→ **Given records**:
..........

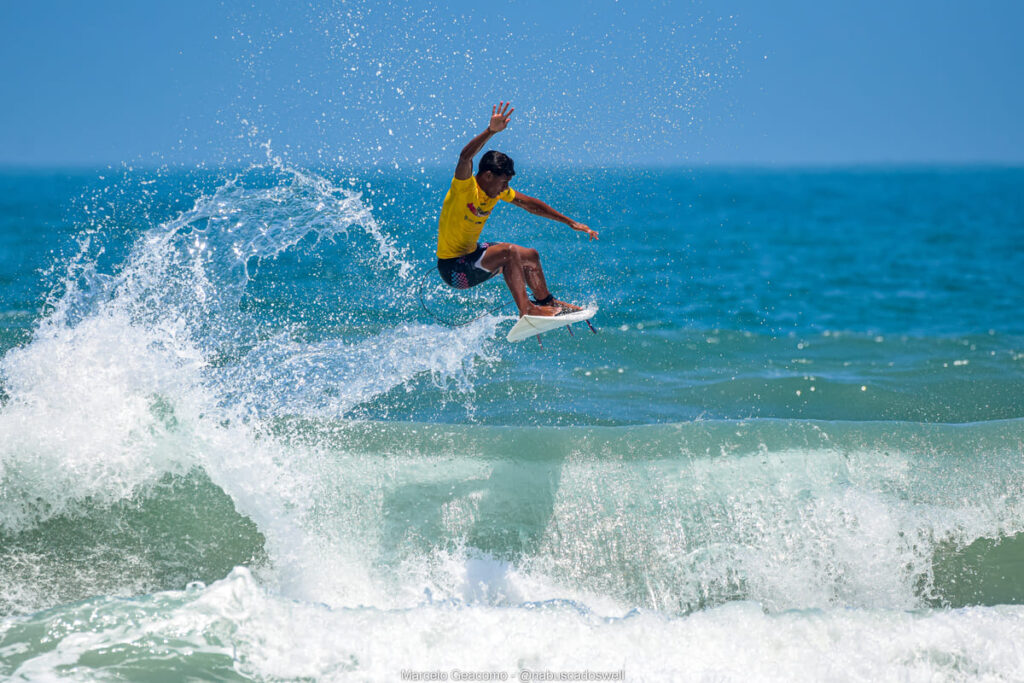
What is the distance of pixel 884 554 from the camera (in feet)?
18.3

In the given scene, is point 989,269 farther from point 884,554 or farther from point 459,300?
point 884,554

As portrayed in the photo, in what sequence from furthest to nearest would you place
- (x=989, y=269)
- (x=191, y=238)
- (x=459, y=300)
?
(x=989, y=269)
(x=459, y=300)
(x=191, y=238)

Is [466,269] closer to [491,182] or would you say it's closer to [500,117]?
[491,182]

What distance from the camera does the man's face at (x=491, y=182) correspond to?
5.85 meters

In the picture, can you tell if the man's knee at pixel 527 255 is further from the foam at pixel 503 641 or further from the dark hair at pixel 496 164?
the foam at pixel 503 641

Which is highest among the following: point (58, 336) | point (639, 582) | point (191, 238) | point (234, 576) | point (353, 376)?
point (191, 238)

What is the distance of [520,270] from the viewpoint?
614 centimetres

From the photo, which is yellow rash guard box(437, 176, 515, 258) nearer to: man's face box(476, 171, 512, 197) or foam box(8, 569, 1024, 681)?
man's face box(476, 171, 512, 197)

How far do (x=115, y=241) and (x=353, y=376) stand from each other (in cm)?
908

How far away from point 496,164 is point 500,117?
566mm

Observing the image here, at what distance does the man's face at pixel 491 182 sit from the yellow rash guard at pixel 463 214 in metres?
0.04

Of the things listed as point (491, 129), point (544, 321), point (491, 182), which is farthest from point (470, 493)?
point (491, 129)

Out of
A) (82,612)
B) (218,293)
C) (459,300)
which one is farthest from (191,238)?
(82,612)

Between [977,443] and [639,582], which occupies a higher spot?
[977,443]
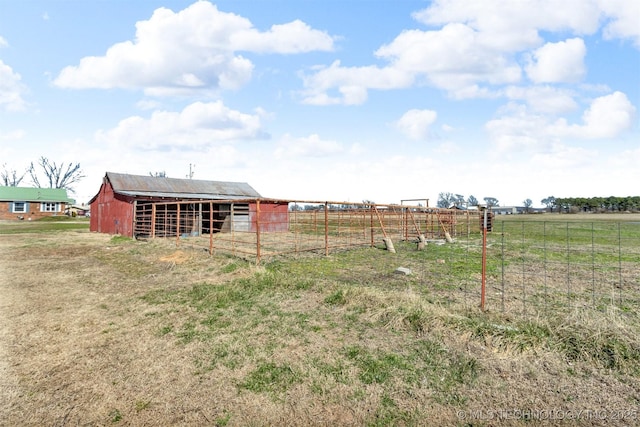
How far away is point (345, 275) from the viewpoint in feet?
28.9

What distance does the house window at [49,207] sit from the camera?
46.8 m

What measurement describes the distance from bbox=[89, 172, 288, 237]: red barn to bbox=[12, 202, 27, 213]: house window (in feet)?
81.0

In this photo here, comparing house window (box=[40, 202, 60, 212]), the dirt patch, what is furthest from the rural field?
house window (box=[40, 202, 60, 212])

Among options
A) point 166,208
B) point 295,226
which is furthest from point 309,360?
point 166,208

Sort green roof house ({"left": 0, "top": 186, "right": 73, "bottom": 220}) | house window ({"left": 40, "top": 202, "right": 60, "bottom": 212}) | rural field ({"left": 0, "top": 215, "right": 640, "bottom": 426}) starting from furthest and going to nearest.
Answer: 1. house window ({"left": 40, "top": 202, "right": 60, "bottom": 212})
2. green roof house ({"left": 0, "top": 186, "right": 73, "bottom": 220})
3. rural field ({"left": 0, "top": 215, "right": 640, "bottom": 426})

..........

→ **Exercise instructions**: Rewrite all of the rows above with every "rash guard" changed to "surf shirt" and nothing else altered, and leave out the pictures.

→ **Exercise output**:
What is the distance of pixel 884 554 from the camera (in feet)?
18.3

In the given scene, is point 989,269 farther from point 884,554 or farther from point 459,300?
point 884,554

As portrayed in the photo, in what sequence from furthest to nearest would you place
- (x=989, y=269)
- (x=191, y=238)
- (x=459, y=300)
?
(x=989, y=269)
(x=459, y=300)
(x=191, y=238)

Is [466,269] closer to [491,182] or would you say it's closer to [500,117]?
[491,182]

What distance from the camera does the man's face at (x=491, y=182) correspond to?
5.85 meters

In the picture, can you tell if the man's knee at pixel 527 255 is further from the foam at pixel 503 641 or further from the dark hair at pixel 496 164?
the foam at pixel 503 641

Which is highest among the following: point (58, 336) | point (639, 582) | point (191, 238) | point (234, 576) | point (353, 376)?
point (191, 238)

What is the distance of [520,270] from the viewpoint?
614 centimetres

From the photo, which is yellow surf shirt box(437, 176, 515, 258) nearer to: man's face box(476, 171, 512, 197) or foam box(8, 569, 1024, 681)?
man's face box(476, 171, 512, 197)

How far do (x=115, y=241) and (x=353, y=376) stand from each other (in cm)?
908

How far away from point 496,164 is point 500,117?
566mm

Observing the image here, at what distance does the man's face at pixel 491 182 sit from the yellow surf shirt at pixel 463 214 in metres?
0.04

Of the things listed as point (491, 129), point (544, 321), point (491, 182), which is farthest from point (470, 493)?
point (491, 129)

Out of
A) (82,612)
B) (218,293)
C) (459,300)
which one is farthest from (191,238)?
(82,612)

Between [977,443] and [639,582], which occupies a higher spot?
[977,443]
How far away is point (345, 275) from the viewpoint in feet?
28.9

What distance does the house window at [49,207] sit from the camera?
46.8 m

What measurement describes the distance from bbox=[89, 172, 288, 237]: red barn to bbox=[12, 202, 27, 213]: house window (in feet)?
81.0

In this photo here, comparing house window (box=[40, 202, 60, 212]), the dirt patch, what is furthest from the rural field?
house window (box=[40, 202, 60, 212])

Among options
A) point 166,208
B) point 295,226
which is furthest from point 309,360?
point 166,208

Sort green roof house ({"left": 0, "top": 186, "right": 73, "bottom": 220}) | house window ({"left": 40, "top": 202, "right": 60, "bottom": 212}) | rural field ({"left": 0, "top": 215, "right": 640, "bottom": 426}) starting from furthest and going to nearest.
Answer: 1. house window ({"left": 40, "top": 202, "right": 60, "bottom": 212})
2. green roof house ({"left": 0, "top": 186, "right": 73, "bottom": 220})
3. rural field ({"left": 0, "top": 215, "right": 640, "bottom": 426})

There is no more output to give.